Les 120 ans de la loi 1905 : de Proust à Mélenchon
Les 120 ans de la loi 1905 : de Proust à Mélenchon

Il y a 120 ans, le 9 juin 1905 la loi de Séparation de l’Église et de l’État était promulguée.
Cette campagne, dont on a peine à mesurer aujourd’hui la violence, fut dantesque : par le nombre des débats (48 sessions de discussion à la Chambre), ou par les manifestations de la population catholique endimanchée en famille (Que nous avons vécu avec la “Manif pour tous“ ) et sans armes qui étaient contenues par la troupe baïonnettes aux canons.
Marcel Proust et loi de 1905 À l’époque, dans la bataille épique, quelques connaisseurs ont objecté que Marcel Proust n’était pas si progressiste que cela (Il avait pris la défense du Capitaine Dreyfus très tôt), puisqu’il s’opposa fermement, soit disant, dans le deuxième grand combat politique de ce début du XXe siècle, à la Loi de Séparation de l’Église et de l’État.
Signe manifeste qu’il avait changé de camp ou pire qu’il n’avait pas quitté son milieu de rentiers conservateurs et, comme le disait si bien la presse (L’Oeuvre) d’être un simple écrivain arrivé par « le bénitier et la réaction » ? Une fois avant-gardiste et progressiste, une autre fois réactionnaire. Cependant à y regarder de plus près, cette position n’est pas la sienne.
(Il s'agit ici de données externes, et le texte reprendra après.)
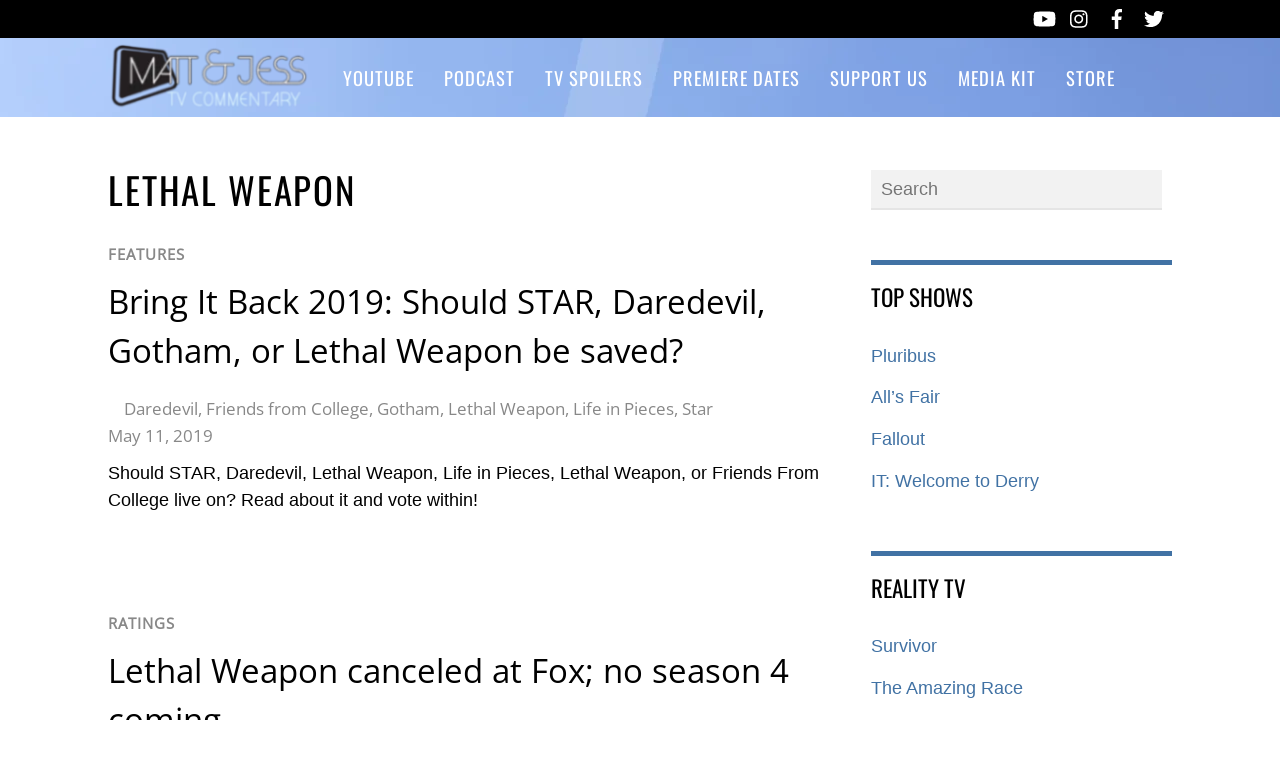

--- FILE ---
content_type: application/javascript; charset=utf-8
request_url: https://fundingchoicesmessages.google.com/f/AGSKWxVn96o_0wu2c-lwEkC0oplkJZb33Ta4WnSsJ8mX1foV6EfdHtNWgjAvlMCtGHlGG3_Pi6Z-YdwNwY1w50nsyItZOjyDu7OP9oL70Gop8Jku8SM2XR9Wrz5Zww5pEE9dCjQeeE2EgQtgkuAXzpia2f2zO_JZyAhqghDrHKLjH7sR2ekRdsfIiqkz2KKI/_/ads/ringtone_/omb-ad-/ButtonAd_/advertsky..ad.wrapper.
body_size: -1291
content:
window['750d3ba7-e793-43de-9087-dcfc895b286a'] = true;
Si Marcel Proust s’est bien opposé à la politique anti-cléricale de Combes, il s’est en fait opposé, non pas à la Loi, mais aux amendements rédigés par Aristide Briand . Marcel Proust réfutera certains aspects de ce projet de loi sans prendre parti pour autant pour le clergé.
Les faits : Proust écrit deux textes très argumentés en 1903 et 1904. Dans le deuxième texte, intitulé La mort des cathédrales, une conséquence du projet de loi Briand paru dans Le Figaro du 16 août 1904, il s’en prendra particulièrement à l’article 14 du projet Briand.
Que dit cet article ? : Il traite de la possibilité de louer des édifices religieux à toute autre association. Par cette simple possibilité on interdirait de fait d’une part la sacralisation du lieu et d’autre part la possibilité de l’exercice du culte. L’article 14 constituait une interdiction de pratiquer sa religion, tout simplement.

L’article de Proust fit grand bruit dans les milieux politiques et particulièrement dans l’entourage d’Aristide Briand, dont le directeur adjoint de cabinet, Grunebaum-Ballin, préparant la loi sur la Séparation, avait été aussi un condisciple de Proust au Lycée Condorcet.
Il avait d’ailleurs, écrit un livre au sujet de cette loi, où il citait amplement l’article de Proust, réfutant ses arguments. S’en suivit un échange de lettres et un dialogue entre les deux hommes autour de la préparation de la loi.